• _Description of the task_: Retyping the records exactly, down to the last line, is the whole job.

• _Source data_:
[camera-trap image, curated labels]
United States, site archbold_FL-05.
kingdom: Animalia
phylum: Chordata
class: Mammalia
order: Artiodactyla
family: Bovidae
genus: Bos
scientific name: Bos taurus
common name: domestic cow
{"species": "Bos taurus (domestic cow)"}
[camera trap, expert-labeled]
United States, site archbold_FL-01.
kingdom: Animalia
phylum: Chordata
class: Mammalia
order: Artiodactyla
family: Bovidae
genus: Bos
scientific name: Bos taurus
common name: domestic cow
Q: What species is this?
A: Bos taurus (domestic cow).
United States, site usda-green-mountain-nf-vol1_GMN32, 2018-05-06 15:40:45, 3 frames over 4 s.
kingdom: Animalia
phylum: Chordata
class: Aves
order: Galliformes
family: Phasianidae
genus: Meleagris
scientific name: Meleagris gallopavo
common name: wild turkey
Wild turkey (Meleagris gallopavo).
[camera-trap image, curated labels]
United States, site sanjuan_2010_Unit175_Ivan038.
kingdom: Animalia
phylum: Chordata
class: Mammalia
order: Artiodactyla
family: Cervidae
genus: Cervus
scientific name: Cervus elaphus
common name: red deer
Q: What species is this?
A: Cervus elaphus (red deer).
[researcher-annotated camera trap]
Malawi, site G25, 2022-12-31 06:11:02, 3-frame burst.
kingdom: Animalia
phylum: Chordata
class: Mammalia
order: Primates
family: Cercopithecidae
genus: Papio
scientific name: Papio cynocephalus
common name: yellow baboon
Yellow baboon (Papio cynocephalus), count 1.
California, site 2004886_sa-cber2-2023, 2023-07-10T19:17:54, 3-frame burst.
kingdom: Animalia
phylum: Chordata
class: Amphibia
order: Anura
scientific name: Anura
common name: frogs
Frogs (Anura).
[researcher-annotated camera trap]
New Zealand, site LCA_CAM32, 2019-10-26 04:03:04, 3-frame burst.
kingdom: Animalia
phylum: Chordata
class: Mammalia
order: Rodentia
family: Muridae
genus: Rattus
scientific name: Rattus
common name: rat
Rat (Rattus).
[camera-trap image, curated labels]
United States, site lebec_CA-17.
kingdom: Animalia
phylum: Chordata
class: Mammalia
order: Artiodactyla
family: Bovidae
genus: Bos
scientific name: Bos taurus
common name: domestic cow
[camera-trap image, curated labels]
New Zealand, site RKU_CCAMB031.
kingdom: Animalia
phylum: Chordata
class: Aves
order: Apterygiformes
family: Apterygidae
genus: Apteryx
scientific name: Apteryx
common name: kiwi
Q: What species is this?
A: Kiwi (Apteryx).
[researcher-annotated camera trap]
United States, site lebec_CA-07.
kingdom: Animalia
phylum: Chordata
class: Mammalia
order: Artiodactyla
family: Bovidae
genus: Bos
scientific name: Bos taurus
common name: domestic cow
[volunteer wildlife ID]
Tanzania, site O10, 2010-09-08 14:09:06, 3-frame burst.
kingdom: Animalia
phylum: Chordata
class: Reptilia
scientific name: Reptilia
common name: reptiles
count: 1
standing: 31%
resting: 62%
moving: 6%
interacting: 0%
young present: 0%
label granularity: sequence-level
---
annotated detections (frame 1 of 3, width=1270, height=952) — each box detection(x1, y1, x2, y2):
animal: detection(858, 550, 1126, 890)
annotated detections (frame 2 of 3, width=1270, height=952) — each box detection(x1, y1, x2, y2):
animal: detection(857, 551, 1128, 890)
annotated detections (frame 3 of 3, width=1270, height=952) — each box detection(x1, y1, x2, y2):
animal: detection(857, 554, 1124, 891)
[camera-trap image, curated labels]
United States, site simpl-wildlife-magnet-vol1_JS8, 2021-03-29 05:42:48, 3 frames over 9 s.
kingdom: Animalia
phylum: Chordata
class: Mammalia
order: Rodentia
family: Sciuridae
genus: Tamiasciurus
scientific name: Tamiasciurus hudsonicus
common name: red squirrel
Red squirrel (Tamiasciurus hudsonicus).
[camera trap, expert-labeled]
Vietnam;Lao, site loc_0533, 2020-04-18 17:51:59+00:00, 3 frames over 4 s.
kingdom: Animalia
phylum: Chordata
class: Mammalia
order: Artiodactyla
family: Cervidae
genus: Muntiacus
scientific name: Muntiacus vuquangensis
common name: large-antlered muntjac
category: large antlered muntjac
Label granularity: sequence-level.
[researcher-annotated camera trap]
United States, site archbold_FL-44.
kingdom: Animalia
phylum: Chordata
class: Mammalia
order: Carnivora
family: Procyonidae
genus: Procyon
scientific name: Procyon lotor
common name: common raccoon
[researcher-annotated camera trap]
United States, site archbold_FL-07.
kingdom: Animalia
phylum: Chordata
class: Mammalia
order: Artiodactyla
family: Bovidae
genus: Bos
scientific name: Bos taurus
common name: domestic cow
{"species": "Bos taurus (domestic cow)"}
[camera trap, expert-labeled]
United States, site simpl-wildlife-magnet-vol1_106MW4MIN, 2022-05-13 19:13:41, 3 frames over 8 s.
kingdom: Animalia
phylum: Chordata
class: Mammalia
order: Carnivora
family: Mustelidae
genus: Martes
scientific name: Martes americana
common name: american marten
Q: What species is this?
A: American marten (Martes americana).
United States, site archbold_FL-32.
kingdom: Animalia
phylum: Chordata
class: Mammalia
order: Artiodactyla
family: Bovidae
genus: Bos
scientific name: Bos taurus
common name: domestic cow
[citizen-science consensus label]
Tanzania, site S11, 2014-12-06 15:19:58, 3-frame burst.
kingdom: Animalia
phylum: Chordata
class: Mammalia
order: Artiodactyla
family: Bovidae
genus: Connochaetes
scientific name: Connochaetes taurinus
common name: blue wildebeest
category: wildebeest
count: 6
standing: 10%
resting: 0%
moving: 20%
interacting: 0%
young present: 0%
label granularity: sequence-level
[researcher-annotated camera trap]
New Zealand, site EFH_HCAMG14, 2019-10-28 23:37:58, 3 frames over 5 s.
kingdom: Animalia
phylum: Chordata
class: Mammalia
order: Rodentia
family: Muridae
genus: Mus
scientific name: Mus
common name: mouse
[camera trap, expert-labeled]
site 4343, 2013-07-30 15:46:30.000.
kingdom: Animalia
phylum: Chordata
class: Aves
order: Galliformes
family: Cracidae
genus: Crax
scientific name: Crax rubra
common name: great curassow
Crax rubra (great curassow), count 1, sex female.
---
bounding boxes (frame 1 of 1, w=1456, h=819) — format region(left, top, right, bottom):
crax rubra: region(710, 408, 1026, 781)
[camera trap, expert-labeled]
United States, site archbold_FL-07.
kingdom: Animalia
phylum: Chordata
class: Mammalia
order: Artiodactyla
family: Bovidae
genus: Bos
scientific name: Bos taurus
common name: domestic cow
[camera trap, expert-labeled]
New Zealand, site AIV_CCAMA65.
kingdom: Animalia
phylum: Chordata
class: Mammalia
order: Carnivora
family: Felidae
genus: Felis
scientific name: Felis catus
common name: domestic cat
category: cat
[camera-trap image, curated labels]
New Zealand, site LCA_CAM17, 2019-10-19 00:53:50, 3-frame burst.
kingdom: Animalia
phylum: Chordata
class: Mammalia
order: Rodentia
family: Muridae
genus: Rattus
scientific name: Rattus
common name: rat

• _Solution to this exercise_:
[camera-trap image, curated labels]
United States, site archbold_FL-05.
kingdom: Animalia
phylum: Chordata
class: Mammalia
order: Artiodactyla
family: Bovidae
genus: Bos
scientific name: Bos taurus
common name: domestic cow
{"species": "Bos taurus (domestic cow)"}
[camera trap, expert-labeled]
United States, site archbold_FL-01.
kingdom: Animalia
phylum: Chordata
class: Mammalia
order: Artiodactyla
family: Bovidae
genus: Bos
scientific name: Bos taurus
common name: domestic cow
Q: What species is this?
A: Bos taurus (domestic cow).
United States, site usda-green-mountain-nf-vol1_GMN32, 2018-05-06 15:40:45, 3 frames over 4 s.
kingdom: Animalia
phylum: Chordata
class: Aves
order: Galliformes
family: Phasianidae
genus: Meleagris
scientific name: Meleagris gallopavo
common name: wild turkey
Wild turkey (Meleagris gallopavo).
[camera-trap image, curated labels]
United States, site sanjuan_2010_Unit175_Ivan038.
kingdom: Animalia
phylum: Chordata
class: Mammalia
order: Artiodactyla
family: Cervidae
genus: Cervus
scientific name: Cervus elaphus
common name: red deer
Q: What species is this?
A: Cervus elaphus (red deer).
[researcher-annotated camera trap]
Malawi, site G25, 2022-12-31 06:11:02, 3-frame burst.
kingdom: Animalia
phylum: Chordata
class: Mammalia
order: Primates
family: Cercopithecidae
genus: Papio
scientific name: Papio cynocephalus
common name: yellow baboon
Yellow baboon (Papio cynocephalus), count 1.
California, site 2004886_sa-cber2-2023, 2023-07-10T19:17:54, 3-frame burst.
kingdom: Animalia
phylum: Chordata
class: Amphibia
order: Anura
scientific name: Anura
common name: frogs
Frogs (Anura).
[researcher-annotated camera trap]
New Zealand, site LCA_CAM32, 2019-10-26 04:03:04, 3-frame burst.
kingdom: Animalia
phylum: Chordata
class: Mammalia
order: Rodentia
family: Muridae
genus: Rattus
scientific name: Rattus
common name: rat
Rat (Rattus).
[camera-trap image, curated labels]
United States, site lebec_CA-17.
kingdom: Animalia
phylum: Chordata
class: Mammalia
order: Artiodactyla
family: Bovidae
genus: Bos
scientific name: Bos taurus
common name: domestic cow
[camera-trap image, curated labels]
New Zealand, site RKU_CCAMB031.
kingdom: Animalia
phylum: Chordata
class: Aves
order: Apterygiformes
family: Apterygidae
genus: Apteryx
scientific name: Apteryx
common name: kiwi
Q: What species is this?
A: Kiwi (Apteryx).
[researcher-annotated camera trap]
United States, site lebec_CA-07.
kingdom: Animalia
phylum: Chordata
class: Mammalia
order: Artiodactyla
family: Bovidae
genus: Bos
scientific name: Bos taurus
common name: domestic cow
[volunteer wildlife ID]
Tanzania, site O10, 2010-09-08 14:09:06, 3-frame burst.
kingdom: Animalia
phylum: Chordata
class: Reptilia
scientific name: Reptilia
common name: reptiles
count: 1
standing: 31%
resting: 62%
moving: 6%
interacting: 0%
young present: 0%
label granularity: sequence-level
---
annotated detections (frame 1 of 3, width=1270, height=952) — each box detection(x1, y1, x2, y2):
animal: detection(858, 550, 1126, 890)
annotated detections (frame 2 of 3, width=1270, height=952) — each box detection(x1, y1, x2, y2):
animal: detection(857, 551, 1128, 890)
annotated detections (frame 3 of 3, width=1270, height=952) — each box detection(x1, y1, x2, y2):
animal: detection(857, 554, 1124, 891)
[camera-trap image, curated labels]
United States, site simpl-wildlife-magnet-vol1_JS8, 2021-03-29 05:42:48, 3 frames over 9 s.
kingdom: Animalia
phylum: Chordata
class: Mammalia
order: Rodentia
family: Sciuridae
genus: Tamiasciurus
scientific name: Tamiasciurus hudsonicus
common name: red squirrel
Red squirrel (Tamiasciurus hudsonicus).
[camera trap, expert-labeled]
Vietnam;Lao, site loc_0533, 2020-04-18 17:51:59+00:00, 3 frames over 4 s.
kingdom: Animalia
phylum: Chordata
class: Mammalia
order: Artiodactyla
family: Cervidae
genus: Muntiacus
scientific name: Muntiacus vuquangensis
common name: large-antlered muntjac
category: large antlered muntjac
Label granularity: sequence-level.
[researcher-annotated camera trap]
United States, site archbold_FL-44.
kingdom: Animalia
phylum: Chordata
class: Mammalia
order: Carnivora
family: Procyonidae
genus: Procyon
scientific name: Procyon lotor
common name: common raccoon
[researcher-annotated camera trap]
United States, site archbold_FL-07.
kingdom: Animalia
phylum: Chordata
class: Mammalia
order: Artiodactyla
family: Bovidae
genus: Bos
scientific name: Bos taurus
common name: domestic cow
{"species": "Bos taurus (domestic cow)"}
[camera trap, expert-labeled]
United States, site simpl-wildlife-magnet-vol1_106MW4MIN, 2022-05-13 19:13:41, 3 frames over 8 s.
kingdom: Animalia
phylum: Chordata
class: Mammalia
order: Carnivora
family: Mustelidae
genus: Martes
scientific name: Martes americana
common name: american marten
Q: What species is this?
A: American marten (Martes americana).
United States, site archbold_FL-32.
kingdom: Animalia
phylum: Chordata
class: Mammalia
order: Artiodactyla
family: Bovidae
genus: Bos
scientific name: Bos taurus
common name: domestic cow
[citizen-science consensus label]
Tanzania, site S11, 2014-12-06 15:19:58, 3-frame burst.
kingdom: Animalia
phylum: Chordata
class: Mammalia
order: Artiodactyla
family: Bovidae
genus: Connochaetes
scientific name: Connochaetes taurinus
common name: blue wildebeest
category: wildebeest
count: 6
standing: 10%
resting: 0%
moving: 20%
interacting: 0%
young present: 0%
label granularity: sequence-level
[researcher-annotated camera trap]
New Zealand, site EFH_HCAMG14, 2019-10-28 23:37:58, 3 frames over 5 s.
kingdom: Animalia
phylum: Chordata
class: Mammalia
order: Rodentia
family: Muridae
genus: Mus
scientific name: Mus
common name: mouse
[camera trap, expert-labeled]
site 4343, 2013-07-30 15:46:30.000.
kingdom: Animalia
phylum: Chordata
class: Aves
order: Galliformes
family: Cracidae
genus: Crax
scientific name: Crax rubra
common name: great curassow
Crax rubra (great curassow), count 1, sex female.
---
bounding boxes (frame 1 of 1, w=1456, h=819) — format region(left, top, right, bottom):
crax rubra: region(710, 408, 1026, 781)
[camera trap, expert-labeled]
United States, site archbold_FL-07.
kingdom: Animalia
phylum: Chordata
class: Mammalia
order: Artiodactyla
family: Bovidae
genus: Bos
scientific name: Bos taurus
common name: domestic cow
[camera trap, expert-labeled]
New Zealand, site AIV_CCAMA65.
kingdom: Animalia
phylum: Chordata
class: Mammalia
order: Carnivora
family: Felidae
genus: Felis
scientific name: Felis catus
common name: domestic cat
category: cat
[camera-trap image, curated labels]
New Zealand, site LCA_CAM17, 2019-10-19 00:53:50, 3-frame burst.
kingdom: Animalia
phylum: Chordata
class: Mammalia
order: Rodentia
family: Muridae
genus: Rattus
scientific name: Rattus
common name: rat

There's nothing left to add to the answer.